Match files based on their full directory path. Good for files in known locations.

rules:
  - name: "Hugging Face Cache Token"
    category: "ai-credentials"
    severity: "high"
    path_patterns:
      - "*/.cache/huggingface/token"

Recursive Path Pattern

Use ** to match files at any directory depth:

rules:
  - name: "MCP Config Anywhere"
    category: "mcp-config"
    severity: "high"
    path_patterns:
      - "**/mcp.json"
      - "**/.cursor/mcp.json"

Content Pattern

Match files containing specific strings or patterns. Good for credentials in arbitrary files.

rules:
  - name: "Anthropic API Key"
    category: "ai-credentials"
    severity: "high"
    file_patterns:
      - ".env"
      - "*.py"
      - "*.js"
    content_patterns:
      - 'sk-ant-[a-zA-Z0-9\-]{20,}'

Combined Matching

Combine file patterns with content patterns for precision.
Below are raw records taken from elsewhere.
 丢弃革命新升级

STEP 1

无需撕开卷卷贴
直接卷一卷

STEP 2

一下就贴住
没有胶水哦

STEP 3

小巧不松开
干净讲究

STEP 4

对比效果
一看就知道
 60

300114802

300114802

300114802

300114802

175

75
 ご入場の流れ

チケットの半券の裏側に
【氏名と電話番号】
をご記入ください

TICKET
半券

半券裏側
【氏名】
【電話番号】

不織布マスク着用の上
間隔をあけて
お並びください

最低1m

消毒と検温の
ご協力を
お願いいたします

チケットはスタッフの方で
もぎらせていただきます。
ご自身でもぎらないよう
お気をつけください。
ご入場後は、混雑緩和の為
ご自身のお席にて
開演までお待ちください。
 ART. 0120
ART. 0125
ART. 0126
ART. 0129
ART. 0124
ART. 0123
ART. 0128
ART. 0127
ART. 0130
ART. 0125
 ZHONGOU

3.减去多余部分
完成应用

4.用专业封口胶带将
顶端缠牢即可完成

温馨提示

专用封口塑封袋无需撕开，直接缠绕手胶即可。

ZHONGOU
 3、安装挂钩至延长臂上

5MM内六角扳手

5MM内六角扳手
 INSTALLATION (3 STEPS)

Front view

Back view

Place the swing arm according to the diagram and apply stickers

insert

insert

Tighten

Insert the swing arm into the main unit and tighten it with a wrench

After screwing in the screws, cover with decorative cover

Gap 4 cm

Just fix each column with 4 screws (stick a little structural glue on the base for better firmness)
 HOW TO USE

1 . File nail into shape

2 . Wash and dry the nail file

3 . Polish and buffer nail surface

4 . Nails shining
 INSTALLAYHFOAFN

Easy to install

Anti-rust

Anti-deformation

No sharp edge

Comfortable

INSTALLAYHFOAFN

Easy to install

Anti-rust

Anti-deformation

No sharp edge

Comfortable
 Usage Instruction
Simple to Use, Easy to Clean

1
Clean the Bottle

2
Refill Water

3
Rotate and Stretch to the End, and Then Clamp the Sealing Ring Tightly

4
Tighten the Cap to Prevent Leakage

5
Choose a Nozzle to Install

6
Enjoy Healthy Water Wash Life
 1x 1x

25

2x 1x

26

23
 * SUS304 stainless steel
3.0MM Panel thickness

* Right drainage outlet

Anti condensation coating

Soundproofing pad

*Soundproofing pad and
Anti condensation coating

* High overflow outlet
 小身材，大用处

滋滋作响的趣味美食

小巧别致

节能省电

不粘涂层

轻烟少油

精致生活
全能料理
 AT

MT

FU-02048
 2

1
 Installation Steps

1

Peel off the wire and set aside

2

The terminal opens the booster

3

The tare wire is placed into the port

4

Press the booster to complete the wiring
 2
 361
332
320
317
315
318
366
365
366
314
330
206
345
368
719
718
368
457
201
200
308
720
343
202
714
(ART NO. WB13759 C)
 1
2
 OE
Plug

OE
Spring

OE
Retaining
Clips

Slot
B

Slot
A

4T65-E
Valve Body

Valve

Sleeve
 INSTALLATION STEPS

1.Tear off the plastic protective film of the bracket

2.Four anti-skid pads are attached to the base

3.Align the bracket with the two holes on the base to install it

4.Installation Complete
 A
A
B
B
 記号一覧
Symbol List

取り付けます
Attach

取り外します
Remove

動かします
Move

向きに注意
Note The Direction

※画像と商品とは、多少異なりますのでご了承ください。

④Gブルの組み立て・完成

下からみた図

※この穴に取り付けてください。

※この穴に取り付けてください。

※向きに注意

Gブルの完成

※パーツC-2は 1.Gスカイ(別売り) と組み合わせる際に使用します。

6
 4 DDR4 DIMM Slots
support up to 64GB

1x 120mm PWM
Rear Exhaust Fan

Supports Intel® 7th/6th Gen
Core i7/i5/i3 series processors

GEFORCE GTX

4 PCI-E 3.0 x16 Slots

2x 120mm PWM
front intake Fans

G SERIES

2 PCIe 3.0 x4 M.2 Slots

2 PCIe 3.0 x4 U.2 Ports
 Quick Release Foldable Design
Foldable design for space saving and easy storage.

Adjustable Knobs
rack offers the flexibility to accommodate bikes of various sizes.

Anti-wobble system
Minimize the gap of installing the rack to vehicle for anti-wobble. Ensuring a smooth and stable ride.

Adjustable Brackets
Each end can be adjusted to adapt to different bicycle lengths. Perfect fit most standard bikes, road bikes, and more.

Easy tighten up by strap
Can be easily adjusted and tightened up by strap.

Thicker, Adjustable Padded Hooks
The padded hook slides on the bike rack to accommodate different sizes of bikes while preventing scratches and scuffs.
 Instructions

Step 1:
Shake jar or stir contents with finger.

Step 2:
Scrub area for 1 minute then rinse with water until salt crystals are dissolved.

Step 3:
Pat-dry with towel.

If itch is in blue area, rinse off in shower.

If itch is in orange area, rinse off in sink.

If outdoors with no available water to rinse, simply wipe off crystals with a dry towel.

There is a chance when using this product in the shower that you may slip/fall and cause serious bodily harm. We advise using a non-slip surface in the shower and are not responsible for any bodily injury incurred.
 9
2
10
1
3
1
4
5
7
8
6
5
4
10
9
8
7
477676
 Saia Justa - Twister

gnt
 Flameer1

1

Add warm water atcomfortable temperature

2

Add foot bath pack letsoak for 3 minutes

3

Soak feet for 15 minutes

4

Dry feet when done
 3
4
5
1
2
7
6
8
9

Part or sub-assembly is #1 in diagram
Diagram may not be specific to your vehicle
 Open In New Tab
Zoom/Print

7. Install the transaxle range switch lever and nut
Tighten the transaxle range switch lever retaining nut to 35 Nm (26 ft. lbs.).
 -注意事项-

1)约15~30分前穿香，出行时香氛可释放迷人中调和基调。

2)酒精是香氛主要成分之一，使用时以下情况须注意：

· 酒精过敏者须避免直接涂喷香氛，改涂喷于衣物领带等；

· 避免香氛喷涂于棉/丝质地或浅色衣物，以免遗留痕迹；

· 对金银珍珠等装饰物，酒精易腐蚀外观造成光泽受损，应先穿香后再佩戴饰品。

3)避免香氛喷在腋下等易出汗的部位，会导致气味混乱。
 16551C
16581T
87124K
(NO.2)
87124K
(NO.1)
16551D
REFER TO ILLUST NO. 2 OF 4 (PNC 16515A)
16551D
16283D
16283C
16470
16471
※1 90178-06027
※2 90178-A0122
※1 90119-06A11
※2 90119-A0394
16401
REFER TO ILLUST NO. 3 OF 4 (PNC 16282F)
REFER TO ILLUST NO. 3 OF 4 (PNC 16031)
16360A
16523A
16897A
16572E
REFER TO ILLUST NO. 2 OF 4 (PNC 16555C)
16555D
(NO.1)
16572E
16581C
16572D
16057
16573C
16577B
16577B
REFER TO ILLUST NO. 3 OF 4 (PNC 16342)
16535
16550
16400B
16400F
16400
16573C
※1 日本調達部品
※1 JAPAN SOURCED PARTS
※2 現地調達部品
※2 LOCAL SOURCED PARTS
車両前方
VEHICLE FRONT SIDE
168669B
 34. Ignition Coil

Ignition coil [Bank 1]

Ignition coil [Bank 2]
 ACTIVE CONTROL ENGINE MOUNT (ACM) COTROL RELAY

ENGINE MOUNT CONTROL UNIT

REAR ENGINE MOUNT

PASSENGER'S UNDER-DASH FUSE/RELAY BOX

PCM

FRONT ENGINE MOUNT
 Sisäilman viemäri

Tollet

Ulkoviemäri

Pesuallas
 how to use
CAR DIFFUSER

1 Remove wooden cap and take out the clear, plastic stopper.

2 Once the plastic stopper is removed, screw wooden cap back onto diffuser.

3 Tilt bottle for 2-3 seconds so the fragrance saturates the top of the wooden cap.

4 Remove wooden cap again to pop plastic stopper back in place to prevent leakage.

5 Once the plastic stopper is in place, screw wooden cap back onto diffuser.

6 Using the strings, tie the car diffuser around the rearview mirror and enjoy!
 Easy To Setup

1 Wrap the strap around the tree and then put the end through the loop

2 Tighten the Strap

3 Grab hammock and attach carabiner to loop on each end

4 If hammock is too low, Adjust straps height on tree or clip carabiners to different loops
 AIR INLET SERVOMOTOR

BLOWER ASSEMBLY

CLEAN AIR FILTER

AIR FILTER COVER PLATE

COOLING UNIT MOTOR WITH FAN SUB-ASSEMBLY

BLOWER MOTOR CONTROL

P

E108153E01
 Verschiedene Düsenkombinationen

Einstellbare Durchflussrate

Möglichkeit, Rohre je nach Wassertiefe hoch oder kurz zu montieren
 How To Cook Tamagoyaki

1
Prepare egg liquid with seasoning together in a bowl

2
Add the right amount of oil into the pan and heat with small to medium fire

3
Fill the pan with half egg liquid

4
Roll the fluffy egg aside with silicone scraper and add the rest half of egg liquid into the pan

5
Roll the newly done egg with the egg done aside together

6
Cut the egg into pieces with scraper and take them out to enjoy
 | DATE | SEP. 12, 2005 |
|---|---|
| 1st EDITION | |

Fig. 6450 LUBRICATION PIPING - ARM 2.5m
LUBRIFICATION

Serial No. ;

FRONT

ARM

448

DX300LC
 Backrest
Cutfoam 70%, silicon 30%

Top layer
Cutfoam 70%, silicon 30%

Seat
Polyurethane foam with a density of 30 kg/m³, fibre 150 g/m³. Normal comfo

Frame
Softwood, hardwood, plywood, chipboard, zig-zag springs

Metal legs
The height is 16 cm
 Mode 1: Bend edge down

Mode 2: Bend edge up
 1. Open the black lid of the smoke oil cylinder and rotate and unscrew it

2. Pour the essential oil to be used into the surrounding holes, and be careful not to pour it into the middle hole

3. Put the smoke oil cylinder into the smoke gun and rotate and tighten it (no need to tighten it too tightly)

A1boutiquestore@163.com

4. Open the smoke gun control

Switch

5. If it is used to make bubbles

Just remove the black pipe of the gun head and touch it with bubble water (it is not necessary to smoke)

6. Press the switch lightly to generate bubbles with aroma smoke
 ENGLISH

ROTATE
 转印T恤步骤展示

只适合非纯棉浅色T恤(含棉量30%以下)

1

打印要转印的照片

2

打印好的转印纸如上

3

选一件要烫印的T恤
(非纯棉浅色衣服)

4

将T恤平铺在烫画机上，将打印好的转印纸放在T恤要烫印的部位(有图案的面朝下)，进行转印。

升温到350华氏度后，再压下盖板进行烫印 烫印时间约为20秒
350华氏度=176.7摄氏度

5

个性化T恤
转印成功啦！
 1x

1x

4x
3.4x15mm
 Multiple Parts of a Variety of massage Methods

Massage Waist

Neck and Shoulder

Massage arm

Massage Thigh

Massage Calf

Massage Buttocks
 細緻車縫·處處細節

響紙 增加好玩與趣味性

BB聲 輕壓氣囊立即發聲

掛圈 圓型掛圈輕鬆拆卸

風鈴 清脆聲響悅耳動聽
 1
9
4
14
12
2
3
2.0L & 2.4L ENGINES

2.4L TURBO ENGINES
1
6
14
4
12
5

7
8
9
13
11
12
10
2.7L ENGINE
The file must match a file pattern AND a content pattern.

rules:
  - name: "MCP Server Source Code"
    category: "mcp-config"
    severity: "medium"
    file_patterns:
      - "*.py"
      - "*.ts"
      - "*.js"
    content_patterns:
      - 'from mcp\.server import'
      - '@mcp\.tool'
      - 'McpServer\('

Step 3: Write Content Patterns

Content patterns use Go RE2 regex syntax.

Common Patterns

# API key format: prefix + alphanumeric string
- 'sk-[a-zA-Z0-9]{20,}'

# Environment variable assignment
- 'MY_KEY\s*[=:]\s*\S+'

# JSON key-value
- '"apiKey"\s*:\s*"[^"]+"'

# Import statement
- 'from mcp\.server import'

# Connection string
- 'mongodb://[^\s]+'

Pattern Tips

  • Escape dots in regex: mcp\.server not mcp.server
  • Use \s* for flexible whitespace around operators
  • Use [=:] to match both assignment and YAML syntax
  • Use \S+ to match non-whitespace token values
  • Keep patterns specific enough to avoid false positives

Step 4: Test Your Rules

Load custom rules alongside built-ins

./aipostex discover files --path /tmp/test-data --rules-dir ./my-rules

Verbose output for debugging

./aipostex discover files --path /tmp/test-data --rules-dir ./my-rules --verbose

Step 5: Organize Rules

Group related rules into themed YAML files:

my-rules/
├── custom_credentials.yaml    # API keys for internal services
├── internal_configs.yaml      # Internal tool configurations
└── data_artifacts.yaml        # Training data and model files

All .yaml files in the --rules-dir directory are loaded.

File Size Considerations

Content patterns only scan the first max_file_size bytes (default 10MB). For large files like model weights, use file_patterns or path_patterns instead of content_patterns.

rules:
  - name: "GGUF Model File"
    category: "local-llm"
    severity: "medium"
    file_patterns:
      - "*.gguf"
    # No content_patterns needed -- filename is sufficient

Embedding Custom Rules

To include rules in the binary rather than loading from --rules-dir, see Adding Templates.